The industry is engaged in unfair warfare with bad actors, who only need a single point of vulnerability to exploit a protocol, according to Ronghui Gu, professor of computer science at Columbia University and the co-founder of blockchain security platform CertiK.
“As long as there’s a weak point or some vulnerabilities out there, sooner or later they will be discovered by these attackers,” said Gu, speaking during Cointelegraph’s Chain Reaction daily live X spaces show, adding:
“So it's an endless war.”
“But I’m afraid that next year’s [hacks] will still be at a billion-dollar level,” said Gu, adding that both cybersecurity efforts and cybercriminals are becoming stronger. Still, attackers only need to find a single bug in the millions of lines of code audited daily by CertiK
Losses to crypto hacks and exploits spiked to $2.47 billion in the first half of 2025, despite declining hacks in the second quarter. Over $800 million was lost across 144 incidents in Q2, a 52% decrease in value lost compared to the previous quarter, with 59 fewer hacking incidents, CertiK said in a report on Tuesday.

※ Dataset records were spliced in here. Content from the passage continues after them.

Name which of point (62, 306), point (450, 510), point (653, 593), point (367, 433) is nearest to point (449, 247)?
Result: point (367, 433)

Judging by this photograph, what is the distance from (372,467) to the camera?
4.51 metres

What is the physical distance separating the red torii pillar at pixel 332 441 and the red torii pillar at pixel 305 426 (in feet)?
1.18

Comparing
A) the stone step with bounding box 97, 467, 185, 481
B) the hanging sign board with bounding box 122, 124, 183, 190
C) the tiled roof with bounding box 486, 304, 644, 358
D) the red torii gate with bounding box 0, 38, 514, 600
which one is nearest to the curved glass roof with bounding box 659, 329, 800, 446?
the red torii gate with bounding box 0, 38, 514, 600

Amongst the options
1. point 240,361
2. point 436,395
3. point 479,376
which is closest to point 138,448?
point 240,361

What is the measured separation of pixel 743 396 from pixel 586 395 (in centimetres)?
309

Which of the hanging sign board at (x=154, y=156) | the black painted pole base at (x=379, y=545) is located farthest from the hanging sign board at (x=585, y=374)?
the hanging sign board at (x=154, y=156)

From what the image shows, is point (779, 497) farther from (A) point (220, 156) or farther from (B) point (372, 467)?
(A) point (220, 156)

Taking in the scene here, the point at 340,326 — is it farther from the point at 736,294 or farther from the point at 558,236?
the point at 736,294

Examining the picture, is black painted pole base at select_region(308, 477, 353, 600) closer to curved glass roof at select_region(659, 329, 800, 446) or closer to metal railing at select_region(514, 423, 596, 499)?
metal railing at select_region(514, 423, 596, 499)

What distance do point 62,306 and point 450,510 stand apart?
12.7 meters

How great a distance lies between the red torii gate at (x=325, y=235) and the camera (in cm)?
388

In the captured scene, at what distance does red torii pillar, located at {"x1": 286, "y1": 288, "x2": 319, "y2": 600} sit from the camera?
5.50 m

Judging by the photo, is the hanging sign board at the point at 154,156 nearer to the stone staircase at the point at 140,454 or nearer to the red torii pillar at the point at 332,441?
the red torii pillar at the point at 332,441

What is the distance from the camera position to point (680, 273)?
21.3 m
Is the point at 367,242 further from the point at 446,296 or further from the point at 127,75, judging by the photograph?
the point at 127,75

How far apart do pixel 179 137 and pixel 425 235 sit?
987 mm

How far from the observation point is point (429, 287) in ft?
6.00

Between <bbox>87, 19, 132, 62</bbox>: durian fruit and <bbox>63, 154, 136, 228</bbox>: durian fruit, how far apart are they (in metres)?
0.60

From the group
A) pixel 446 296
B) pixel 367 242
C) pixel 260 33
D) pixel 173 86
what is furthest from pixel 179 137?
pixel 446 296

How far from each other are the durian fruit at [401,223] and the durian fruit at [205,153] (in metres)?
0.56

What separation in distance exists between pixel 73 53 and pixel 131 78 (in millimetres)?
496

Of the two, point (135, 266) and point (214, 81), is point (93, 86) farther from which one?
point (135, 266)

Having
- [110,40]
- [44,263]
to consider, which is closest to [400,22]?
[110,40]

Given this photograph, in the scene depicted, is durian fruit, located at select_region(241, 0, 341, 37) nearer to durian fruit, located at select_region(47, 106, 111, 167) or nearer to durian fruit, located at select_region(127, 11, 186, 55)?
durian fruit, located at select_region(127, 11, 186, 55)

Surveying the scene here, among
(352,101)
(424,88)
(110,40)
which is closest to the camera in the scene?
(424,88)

The first half of 2025 has seen more than $2.47 billion in losses due to hacks, scams and exploits, representing a nearly 3% increase over the $2.4 billion stolen in all of 2024.
The lion’s share of the lost value was attributed to a single incident, a $1.4 billion Bybit hack on Feb. 21, marking the largest cyberexploit in crypto history.
Blockchain cybersecurity improvements will force hackers to target human behaviour
The industry’s ever-evolving cybersecurity measures are forcing hackers to look for new vulnerabilities to exploit, including loopholes in human psychology, according to CertiK’s Gu, who explained:
“Let's say that your protocol or layer 1 blockchain becomes more secure. Then they may target human beings behind it. The people who have the private key and so on.”